## Peer-graded Assignment: Segmenting and Clustering Neighborhoods in Toronto

**This assignment is aiming to explore and cluster the neighborhoods in Toronto**

#### 1. Scrape the data from Wikipedia and transform it into a pandas dataframe
[https://en.wikipedia.org/wiki/List_of_postal_codes_of_Canada:_M]

In [1]:
from bs4 import BeautifulSoup
import requests
import pandas as pd
import numpy as np

print('Imported XD')

Imported XD


Using GET from requests to raw get the data from website

In [2]:
wiki = 'https://en.wikipedia.org/wiki/List_of_postal_codes_of_Canada:_M'
raw_source = requests.get(wiki)

Then, let's create a parsed tree which will help us to extract data from raw_source through BeautifulSoup

In [3]:
#Creating a BeautifulSoup Object and display the parsed page
soup = BeautifulSoup(raw_source.text, 'lxml')
#print(soup.prettify()), this line helps to display the raw data in a nested way.

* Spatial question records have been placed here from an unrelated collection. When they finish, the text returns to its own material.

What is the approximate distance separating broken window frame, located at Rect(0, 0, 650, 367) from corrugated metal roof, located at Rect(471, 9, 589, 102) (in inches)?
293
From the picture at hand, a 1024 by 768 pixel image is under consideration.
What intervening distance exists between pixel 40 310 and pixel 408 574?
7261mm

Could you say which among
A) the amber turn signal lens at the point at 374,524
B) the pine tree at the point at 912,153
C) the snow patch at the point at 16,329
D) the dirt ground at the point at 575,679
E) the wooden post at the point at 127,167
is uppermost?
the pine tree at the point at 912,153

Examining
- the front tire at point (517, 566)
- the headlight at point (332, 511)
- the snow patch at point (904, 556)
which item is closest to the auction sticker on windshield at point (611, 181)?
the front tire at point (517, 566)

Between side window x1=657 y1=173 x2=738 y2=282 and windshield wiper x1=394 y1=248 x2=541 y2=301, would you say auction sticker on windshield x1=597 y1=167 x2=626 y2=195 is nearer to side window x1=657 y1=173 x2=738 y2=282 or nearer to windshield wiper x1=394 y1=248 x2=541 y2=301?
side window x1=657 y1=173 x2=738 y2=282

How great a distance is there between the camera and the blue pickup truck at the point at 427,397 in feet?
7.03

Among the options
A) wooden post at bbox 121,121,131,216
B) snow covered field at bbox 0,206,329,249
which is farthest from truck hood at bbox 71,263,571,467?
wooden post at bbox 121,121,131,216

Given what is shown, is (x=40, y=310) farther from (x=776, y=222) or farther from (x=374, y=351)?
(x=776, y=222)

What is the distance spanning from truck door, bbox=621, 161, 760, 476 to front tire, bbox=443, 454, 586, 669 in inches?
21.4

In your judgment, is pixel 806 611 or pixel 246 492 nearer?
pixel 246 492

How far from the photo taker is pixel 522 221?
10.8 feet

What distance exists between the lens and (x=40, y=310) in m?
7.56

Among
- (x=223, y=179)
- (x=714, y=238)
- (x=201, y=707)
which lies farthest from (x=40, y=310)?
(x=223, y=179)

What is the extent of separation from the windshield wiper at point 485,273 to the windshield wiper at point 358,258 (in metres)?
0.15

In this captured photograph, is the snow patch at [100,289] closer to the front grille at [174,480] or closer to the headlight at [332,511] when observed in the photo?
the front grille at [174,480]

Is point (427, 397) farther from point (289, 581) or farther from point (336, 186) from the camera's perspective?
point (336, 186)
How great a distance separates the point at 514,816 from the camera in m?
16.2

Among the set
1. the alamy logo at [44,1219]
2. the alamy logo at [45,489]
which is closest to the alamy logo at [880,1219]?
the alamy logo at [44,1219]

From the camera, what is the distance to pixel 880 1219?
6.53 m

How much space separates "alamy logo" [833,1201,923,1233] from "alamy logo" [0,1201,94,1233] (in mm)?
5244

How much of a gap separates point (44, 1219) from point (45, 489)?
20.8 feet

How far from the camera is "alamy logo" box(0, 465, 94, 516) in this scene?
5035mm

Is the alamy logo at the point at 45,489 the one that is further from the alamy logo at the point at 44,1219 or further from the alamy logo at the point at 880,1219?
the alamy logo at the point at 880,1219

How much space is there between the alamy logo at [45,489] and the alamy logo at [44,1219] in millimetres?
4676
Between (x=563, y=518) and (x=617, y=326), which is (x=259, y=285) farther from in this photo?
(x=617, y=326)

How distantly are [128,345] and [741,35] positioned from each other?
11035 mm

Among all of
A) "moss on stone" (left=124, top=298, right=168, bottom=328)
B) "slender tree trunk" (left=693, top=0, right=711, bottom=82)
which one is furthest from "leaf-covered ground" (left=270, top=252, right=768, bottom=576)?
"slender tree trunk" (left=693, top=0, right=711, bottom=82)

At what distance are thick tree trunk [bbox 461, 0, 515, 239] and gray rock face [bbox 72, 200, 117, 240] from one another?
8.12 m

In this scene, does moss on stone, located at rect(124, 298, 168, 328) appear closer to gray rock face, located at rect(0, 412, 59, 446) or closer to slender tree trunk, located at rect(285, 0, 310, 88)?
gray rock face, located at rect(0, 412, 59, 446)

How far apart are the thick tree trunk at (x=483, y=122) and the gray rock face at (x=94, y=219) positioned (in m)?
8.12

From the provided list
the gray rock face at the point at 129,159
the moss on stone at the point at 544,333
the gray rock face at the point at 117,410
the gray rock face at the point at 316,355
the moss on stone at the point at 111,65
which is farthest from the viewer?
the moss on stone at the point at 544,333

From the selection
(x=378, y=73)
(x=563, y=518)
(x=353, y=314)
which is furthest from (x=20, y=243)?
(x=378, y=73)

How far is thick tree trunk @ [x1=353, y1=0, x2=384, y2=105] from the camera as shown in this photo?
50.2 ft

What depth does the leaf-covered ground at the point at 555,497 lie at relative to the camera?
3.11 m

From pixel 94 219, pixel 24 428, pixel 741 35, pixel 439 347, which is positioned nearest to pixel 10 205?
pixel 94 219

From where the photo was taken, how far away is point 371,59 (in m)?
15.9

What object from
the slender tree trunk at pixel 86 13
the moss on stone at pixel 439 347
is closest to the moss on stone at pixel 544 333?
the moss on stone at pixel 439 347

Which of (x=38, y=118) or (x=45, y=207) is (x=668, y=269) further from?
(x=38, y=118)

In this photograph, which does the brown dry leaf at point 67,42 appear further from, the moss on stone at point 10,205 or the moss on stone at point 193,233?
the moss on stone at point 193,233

Now, let's extract the HTML script which is relevant to our trageted table

In [4]:
table = soup.find('table', {'class': 'wikitable sortable'})
#print(table) by displaying the 'table', we can see the content and its relevant 'tag'

In [5]:
#Creat a loop to filter out each row into a list
list = []

for tr in table.find_all('tr')[1:]:
    row = []
    for td in tr.find_all('td'):
        row.append(td.text)
    row = [str1.strip('\n') for str1 in row]
    list.append(row)

Now, we have all rows stored in list,let's transform it to pandas DataFrame

In [6]:
df = pd.DataFrame(list, columns = ['Postcode', 'Borough', 'Neighborhood'])

In [7]:
df.head()

Unnamed: 0,Postcode,Borough,Neighborhood
0,M1A,Not assigned,Not assigned
1,M2A,Not assigned,Not assigned
2,M3A,North York,Parkwoods
3,M4A,North York,Victoria Village
4,M5A,Downtown Toronto,Harbourfront


In [8]:
#Let's drop those rows whose 'Borough' is 'Not assigned'
df = df[df['Borough']!= 'Not assigned']

In [9]:
#More than one neighborhood can exist in one postal code area.
df_new = df.groupby(['Postcode', 'Borough'])['Neighborhood'].apply(', '.join).reset_index()

In [10]:
df_new.head(10)

Unnamed: 0,Postcode,Borough,Neighborhood
0,M1B,Scarborough,"Rouge, Malvern"
1,M1C,Scarborough,"Highland Creek, Rouge Hill, Port Union"
2,M1E,Scarborough,"Guildwood, Morningside, West Hill"
3,M1G,Scarborough,Woburn
4,M1H,Scarborough,Cedarbrae
5,M1J,Scarborough,Scarborough Village
6,M1K,Scarborough,"East Birchmount Park, Ionview, Kennedy Park"
7,M1L,Scarborough,"Clairlea, Golden Mile, Oakridge"
8,M1M,Scarborough,"Cliffcrest, Cliffside, Scarborough Village West"
9,M1N,Scarborough,"Birch Cliff, Cliffside West"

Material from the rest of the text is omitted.